# The first PC game you played!



## MayDay (Dec 24, 2008)

For me, it was 'SimCity 3000'. 
Before that, I was mostly on my nintendo64 but when it began to become an antique, I was forced to choose either playstation or PC. 
Simcity made me hooked on the PC platform and i never looked back ever since  

Looking back, it's been a long journey, from simcity to rollercoaster tycoon to C&C and finally, to the call of duty series.


----------



## Madness (Dec 24, 2008)

Doom 2 closely followed by Duke Nukem.


----------



## Wait Wait (Dec 24, 2008)

warcraft 2!  such a fun game


----------



## Verin Asper (Dec 24, 2008)

C&C Red Alert
TANK RUSH KEKEKEKEKE


----------



## lupinealchemist (Dec 24, 2008)

Leisure Suit Larry Ep. 1, very old DOS game.


----------



## Adrianfolf (Dec 24, 2008)

First PC game I ever played was Jarassic Park on a Packer Bell computer


----------



## Talvi (Dec 24, 2008)

Baldur's Gate. Haven't found a better game still.


----------



## Kajet (Dec 24, 2008)

Postal 2... explains why I quit PC games for a while after that game got old.


----------



## Jelly (Dec 24, 2008)

Ugh.
Might and Magic, Inner Sanctum.
I was very young and don't think I could quite "appreciate" that. But my cousin put me in front of it, and played it with me. The art was kind of cool, though.

I was more of a console gamer, until the early 90's (ST 25th, Jill of the Jungle, Commander Keen). That doesn't mean I didn't play my fair share of Prince of Persia and various shitty Police Quest games.


----------



## CaptainCool (Dec 24, 2008)

aladdin, the first game we bought for that old thing^^
was very awesome!

> Directions:
a – Summarize the thread on first PC games in two sentences.
b – Answer these questions from the thread on first PC games:
(i) Which game does Talvi name, and what does Talvi add about it?
(ii) Which series does MayDay say the journey that started with SimCity finally reached?
(iii) Which game does CaptainCool call the first one bought for "that old thing"?
The records that follow have no connection to the thread.

> Record extracts:
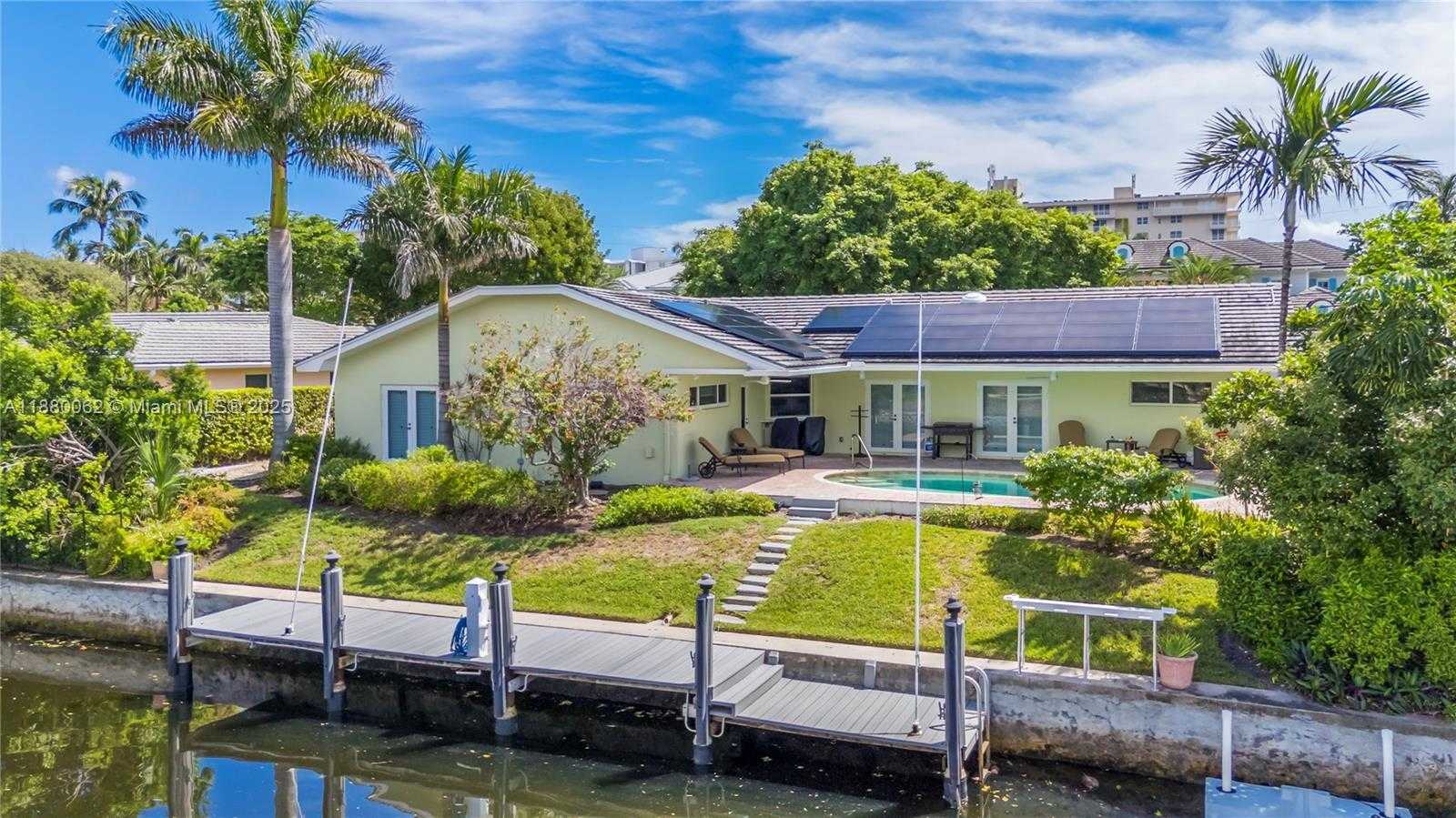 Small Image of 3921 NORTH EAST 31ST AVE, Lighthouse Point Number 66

---

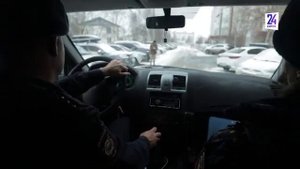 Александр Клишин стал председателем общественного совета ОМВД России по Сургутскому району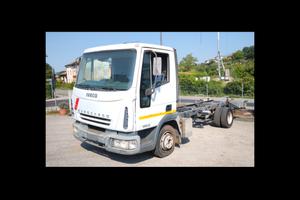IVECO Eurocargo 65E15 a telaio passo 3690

> Responses by item number:
a – Forum members posting on Dec 24, 2008 name the first PC game they played, with answers including SimCity 3000, Doom 2, Warcraft 2, C&C Red Alert, Leisure Suit Larry Ep. 1, Baldur's Gate, and Postal 2. MayDay says SimCity 3000 got them hooked on the PC once their Nintendo64 began to become an antique, and Jelly recalls playing Might and Magic, Inner Sanctum, as a very young child with a cousin.

b –
(i) Baldur's Gate; Talvi still hasn't found a better game.
(ii) The Call of Duty series.
(iii) Aladdin.